Perché? Perché per quanto i dibattimenti in aula possano essere interessanti e veritieri allo spettatore serve qualcosa di più. Questo è un concetto che spesso fatica a passare nella testa degli sceneggiatori, anche se la storia tratta un tema socialmente scottante, non significa di conseguenza che tutta la storia sia interessante. Per coinvolgere il pubblico serve altro e per spiegarvi cosa userò un classico di questo genere: The Verdict, scritto da David Mamet.

Sidney Lumet e Paul Newman sul set di The Verdict

Frank Galvin, eroe di questa storia portata al cinema nel 1982 per la regia di Sidney Lumet, non attira la nostra attenzione solo perché interpretato da un Paul Newman in grande forma, c’è altro dietro il nostro interesse per la sua vicenda. C’è una grande scrittura di Mamet ed un uso perfetto di una delle armi più importanti nell’artiglieria di una scrittore: il conflitto.

L’errore che viene spesso commesso in film come questo è che l’unico conflitto a muovere la storia è quello sociale, spesso combattuto contro un antagonista poco definito e fumoso.

Mamet non commette questo errore per nostra fortuna, ma disegna un personaggio complesso le cui necessità e bisogni generano conflitti che arricchiscono la storia e catturano la nostra attenzione.

Paul Newman e Charlotte Rampling

Galvin è innanzi tutto un alcolizzato, un avvocato che dopo aver visto come i grandi studi gestiscono il lavoro è completamente vittima di se stesso e della depressione che lo affligge e lo spinge verso il basso. Questo è il primo e più pressante conflitto del personaggio, quello interno. Una battaglia combattuta dal protagonista contro se stesso, contro le proprie paure e i propri difetti. Un tipo di conflitto che le persone si trovano ad affrontare ogni giorno e che Mamet ci mostra con immagini chiare fin dalla prima scena quando Frank consegna biglietti il suo biglietto da visita ad alcune donne da poco vedove.

Se la prima immagine dice molto di un personaggio, allora in questa occasione Mamet non può che dirci, anzi urlarci, che quest’uomo sta raschiando il fondo.

Il conflitto interno però non è l’unico presente nel film, lo scrittore di Chicago aggiunge al personaggio anche due conflitti esterni. Il primo nei confronti della società che circonda e affronta il nostro protagonista.
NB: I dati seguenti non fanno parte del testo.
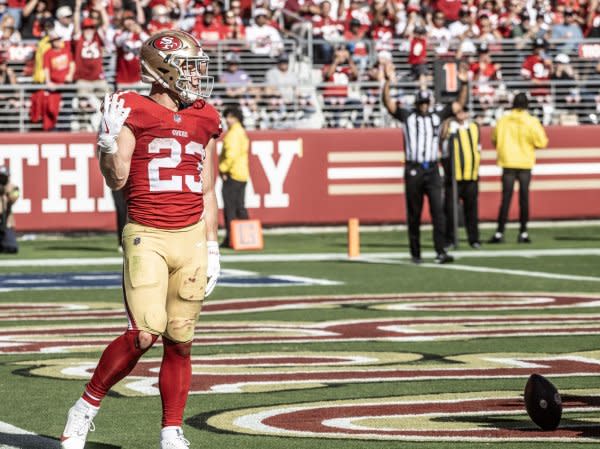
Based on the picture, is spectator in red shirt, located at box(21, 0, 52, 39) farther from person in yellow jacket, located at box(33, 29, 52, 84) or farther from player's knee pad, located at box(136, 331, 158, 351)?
player's knee pad, located at box(136, 331, 158, 351)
Chiamato a battersi per scoprire la verità su un terribile caso di negligenza sanitaria, Frank deve affrontare uno dei più prestigiosi ospedali di Boston, per giunta amministrato dalla Chiesa. Una lotta impari per un piccolo avvocato che si vede sparire i testimoni sotto gli occhi senza poter fare niente, non trovando un alleato valido neanche nella Giustizia e in chi la rappresenta.

Il secondo conflitto esterno è quello che Frank ha con diversi antagonisti della storia, l’avvocato Concannon, il giudice (prima che questo riveda la sua posizione), Laura, sono rappresentazioni reali della società che deve combattere. Non si tratta di una forza intangibile, ma di persone in carne ed ossa con volti riconoscibili.

Così, concentrandosi sull’avvocato e non sulla diatriba in aula, Mamet interessa e coinvolge il pubblico, spingendoci a empatizzare con un eroe pieno di difetti e limiti.

Paul Newman nel ruolo di Frank Galvin

Il conflitto è nel cinema e nella narrazione ciò che muove la storia, la benzina in grado di mettere in moto i nostri personaggi così da creare nuove situazioni inaspettate e coinvolgenti. Non esiste una storia, possa essere commedia o dramma, che non parta da questo e non esiste esiste conflitto in grado di non catturare l’attenzione del pubblico, se raccontato in maniera onesta.

Il perché credo sia semplice da capire, credo si possa semplicemente dire che ancor prima che la narrazione, la nostra stessa vita è mossa e animata dal conflitto.